Write out, word for word, the first line of the data below and every line after it through the one containing "common name: deer".

(Material for the task begins)

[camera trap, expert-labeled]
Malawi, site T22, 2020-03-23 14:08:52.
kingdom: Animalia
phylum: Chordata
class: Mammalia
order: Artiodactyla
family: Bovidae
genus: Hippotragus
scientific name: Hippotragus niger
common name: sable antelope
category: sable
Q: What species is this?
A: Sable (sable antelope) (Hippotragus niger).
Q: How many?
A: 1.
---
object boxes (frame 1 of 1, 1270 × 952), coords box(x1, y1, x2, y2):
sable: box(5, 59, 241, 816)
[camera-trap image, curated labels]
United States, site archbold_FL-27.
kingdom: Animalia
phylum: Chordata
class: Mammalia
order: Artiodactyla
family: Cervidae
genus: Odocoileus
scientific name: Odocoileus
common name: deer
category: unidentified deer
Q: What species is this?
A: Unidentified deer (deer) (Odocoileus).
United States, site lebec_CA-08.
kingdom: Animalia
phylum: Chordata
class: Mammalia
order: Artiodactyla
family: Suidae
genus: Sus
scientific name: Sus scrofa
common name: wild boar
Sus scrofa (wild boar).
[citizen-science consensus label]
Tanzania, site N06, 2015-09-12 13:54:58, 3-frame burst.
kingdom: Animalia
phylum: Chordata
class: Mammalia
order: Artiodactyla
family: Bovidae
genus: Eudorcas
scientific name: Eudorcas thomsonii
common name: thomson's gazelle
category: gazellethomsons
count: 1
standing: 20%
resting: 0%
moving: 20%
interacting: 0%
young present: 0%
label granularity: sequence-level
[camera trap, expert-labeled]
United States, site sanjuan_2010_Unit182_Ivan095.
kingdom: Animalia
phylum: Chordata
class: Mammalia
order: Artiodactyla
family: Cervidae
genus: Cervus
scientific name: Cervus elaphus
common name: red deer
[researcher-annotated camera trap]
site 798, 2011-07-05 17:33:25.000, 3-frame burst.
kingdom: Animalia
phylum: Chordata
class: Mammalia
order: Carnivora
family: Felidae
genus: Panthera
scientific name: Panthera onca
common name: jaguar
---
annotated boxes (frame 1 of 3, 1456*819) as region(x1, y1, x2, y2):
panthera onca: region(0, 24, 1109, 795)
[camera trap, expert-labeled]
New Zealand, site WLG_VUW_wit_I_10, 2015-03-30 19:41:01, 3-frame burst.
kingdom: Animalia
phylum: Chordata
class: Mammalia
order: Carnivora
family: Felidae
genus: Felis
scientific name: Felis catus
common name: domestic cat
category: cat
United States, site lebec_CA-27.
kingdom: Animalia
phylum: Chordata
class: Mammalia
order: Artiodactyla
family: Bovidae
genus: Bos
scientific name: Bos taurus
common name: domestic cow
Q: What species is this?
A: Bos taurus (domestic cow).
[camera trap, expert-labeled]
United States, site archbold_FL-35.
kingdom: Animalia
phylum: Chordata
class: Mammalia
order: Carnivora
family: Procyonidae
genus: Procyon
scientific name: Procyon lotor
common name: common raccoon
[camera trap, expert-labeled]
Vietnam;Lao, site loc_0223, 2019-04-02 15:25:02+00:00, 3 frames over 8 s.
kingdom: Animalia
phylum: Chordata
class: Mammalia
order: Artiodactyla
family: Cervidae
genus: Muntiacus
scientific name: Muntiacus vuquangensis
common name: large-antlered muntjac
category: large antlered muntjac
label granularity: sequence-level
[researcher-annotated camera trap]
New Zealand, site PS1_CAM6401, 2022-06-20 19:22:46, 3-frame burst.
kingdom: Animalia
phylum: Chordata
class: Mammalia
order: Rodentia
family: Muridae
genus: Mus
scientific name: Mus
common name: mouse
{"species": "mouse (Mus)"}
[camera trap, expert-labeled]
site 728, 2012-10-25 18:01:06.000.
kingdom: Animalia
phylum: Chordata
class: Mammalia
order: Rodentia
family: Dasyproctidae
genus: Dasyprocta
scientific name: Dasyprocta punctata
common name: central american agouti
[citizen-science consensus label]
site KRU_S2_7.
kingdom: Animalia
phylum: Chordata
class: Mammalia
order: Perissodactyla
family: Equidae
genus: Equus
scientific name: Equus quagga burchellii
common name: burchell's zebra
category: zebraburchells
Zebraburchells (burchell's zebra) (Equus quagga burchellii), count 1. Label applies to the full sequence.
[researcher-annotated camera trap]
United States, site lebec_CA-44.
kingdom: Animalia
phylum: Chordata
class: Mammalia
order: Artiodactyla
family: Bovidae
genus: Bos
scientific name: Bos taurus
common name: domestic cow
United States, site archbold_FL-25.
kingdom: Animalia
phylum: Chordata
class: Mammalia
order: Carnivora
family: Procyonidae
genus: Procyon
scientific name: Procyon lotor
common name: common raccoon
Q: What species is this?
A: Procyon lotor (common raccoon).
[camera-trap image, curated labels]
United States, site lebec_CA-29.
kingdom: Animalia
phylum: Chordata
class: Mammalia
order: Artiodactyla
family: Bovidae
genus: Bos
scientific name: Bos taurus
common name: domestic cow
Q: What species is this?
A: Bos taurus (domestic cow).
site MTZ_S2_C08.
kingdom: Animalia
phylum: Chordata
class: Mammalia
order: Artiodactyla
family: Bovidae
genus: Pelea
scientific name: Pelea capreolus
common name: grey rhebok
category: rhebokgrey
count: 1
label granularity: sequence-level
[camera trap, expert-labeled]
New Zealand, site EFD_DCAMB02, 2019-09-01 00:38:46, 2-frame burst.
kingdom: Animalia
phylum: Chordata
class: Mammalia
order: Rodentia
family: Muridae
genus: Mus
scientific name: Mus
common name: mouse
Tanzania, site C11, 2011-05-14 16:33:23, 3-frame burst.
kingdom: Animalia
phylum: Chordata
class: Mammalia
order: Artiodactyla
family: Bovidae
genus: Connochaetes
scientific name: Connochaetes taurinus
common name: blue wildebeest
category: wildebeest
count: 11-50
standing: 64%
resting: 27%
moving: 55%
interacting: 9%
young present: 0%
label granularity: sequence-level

(Material for the task ends)

* Your solution *
[camera trap, expert-labeled]
Malawi, site T22, 2020-03-23 14:08:52.
kingdom: Animalia
phylum: Chordata
class: Mammalia
order: Artiodactyla
family: Bovidae
genus: Hippotragus
scientific name: Hippotragus niger
common name: sable antelope
category: sable
Q: What species is this?
A: Sable (sable antelope) (Hippotragus niger).
Q: How many?
A: 1.
---
object boxes (frame 1 of 1, 1270 × 952), coords box(x1, y1, x2, y2):
sable: box(5, 59, 241, 816)
[camera-trap image, curated labels]
United States, site archbold_FL-27.
kingdom: Animalia
phylum: Chordata
class: Mammalia
order: Artiodactyla
family: Cervidae
genus: Odocoileus
scientific name: Odocoileus
common name: deer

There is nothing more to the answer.